__EXTRACTED ENTRIES__:

◇ ◇ ◇ ◇ ◇

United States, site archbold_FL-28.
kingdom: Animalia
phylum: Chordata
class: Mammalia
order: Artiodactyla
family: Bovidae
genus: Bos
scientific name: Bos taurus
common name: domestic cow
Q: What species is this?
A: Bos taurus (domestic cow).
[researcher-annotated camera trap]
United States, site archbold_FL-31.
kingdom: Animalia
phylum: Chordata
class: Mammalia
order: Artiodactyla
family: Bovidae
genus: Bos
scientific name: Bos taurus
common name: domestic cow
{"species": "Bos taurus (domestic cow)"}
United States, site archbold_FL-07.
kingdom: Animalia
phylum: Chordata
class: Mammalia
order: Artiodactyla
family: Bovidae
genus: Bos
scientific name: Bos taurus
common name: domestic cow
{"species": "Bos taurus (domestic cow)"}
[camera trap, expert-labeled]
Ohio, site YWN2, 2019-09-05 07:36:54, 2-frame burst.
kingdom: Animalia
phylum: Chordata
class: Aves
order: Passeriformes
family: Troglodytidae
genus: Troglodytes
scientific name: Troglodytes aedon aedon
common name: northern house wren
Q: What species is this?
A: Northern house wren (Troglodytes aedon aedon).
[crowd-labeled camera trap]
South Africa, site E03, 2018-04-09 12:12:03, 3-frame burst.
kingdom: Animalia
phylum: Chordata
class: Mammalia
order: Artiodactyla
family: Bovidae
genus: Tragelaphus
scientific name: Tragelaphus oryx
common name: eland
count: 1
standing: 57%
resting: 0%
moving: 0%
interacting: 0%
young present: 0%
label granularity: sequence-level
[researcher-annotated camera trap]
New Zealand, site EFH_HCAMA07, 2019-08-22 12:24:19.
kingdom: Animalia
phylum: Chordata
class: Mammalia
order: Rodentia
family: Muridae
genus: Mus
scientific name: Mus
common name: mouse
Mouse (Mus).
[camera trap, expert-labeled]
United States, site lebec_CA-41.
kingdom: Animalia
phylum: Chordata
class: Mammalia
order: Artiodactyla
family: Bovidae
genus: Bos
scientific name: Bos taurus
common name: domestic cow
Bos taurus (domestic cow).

◇ ◇ ◇ ◇ ◇

__WORK TO COMPLETE__:
Copy the whole listing above once more, character for character.

__SOLUTION TO THE EXERCISE__:
United States, site archbold_FL-28.
kingdom: Animalia
phylum: Chordata
class: Mammalia
order: Artiodactyla
family: Bovidae
genus: Bos
scientific name: Bos taurus
common name: domestic cow
Q: What species is this?
A: Bos taurus (domestic cow).
[researcher-annotated camera trap]
United States, site archbold_FL-31.
kingdom: Animalia
phylum: Chordata
class: Mammalia
order: Artiodactyla
family: Bovidae
genus: Bos
scientific name: Bos taurus
common name: domestic cow
{"species": "Bos taurus (domestic cow)"}
United States, site archbold_FL-07.
kingdom: Animalia
phylum: Chordata
class: Mammalia
order: Artiodactyla
family: Bovidae
genus: Bos
scientific name: Bos taurus
common name: domestic cow
{"species": "Bos taurus (domestic cow)"}
[camera trap, expert-labeled]
Ohio, site YWN2, 2019-09-05 07:36:54, 2-frame burst.
kingdom: Animalia
phylum: Chordata
class: Aves
order: Passeriformes
family: Troglodytidae
genus: Troglodytes
scientific name: Troglodytes aedon aedon
common name: northern house wren
Q: What species is this?
A: Northern house wren (Troglodytes aedon aedon).
[crowd-labeled camera trap]
South Africa, site E03, 2018-04-09 12:12:03, 3-frame burst.
kingdom: Animalia
phylum: Chordata
class: Mammalia
order: Artiodactyla
family: Bovidae
genus: Tragelaphus
scientific name: Tragelaphus oryx
common name: eland
count: 1
standing: 57%
resting: 0%
moving: 0%
interacting: 0%
young present: 0%
label granularity: sequence-level
[researcher-annotated camera trap]
New Zealand, site EFH_HCAMA07, 2019-08-22 12:24:19.
kingdom: Animalia
phylum: Chordata
class: Mammalia
order: Rodentia
family: Muridae
genus: Mus
scientific name: Mus
common name: mouse
Mouse (Mus).
[camera trap, expert-labeled]
United States, site lebec_CA-41.
kingdom: Animalia
phylum: Chordata
class: Mammalia
order: Artiodactyla
family: Bovidae
genus: Bos
scientific name: Bos taurus
common name: domestic cow
Bos taurus (domestic cow).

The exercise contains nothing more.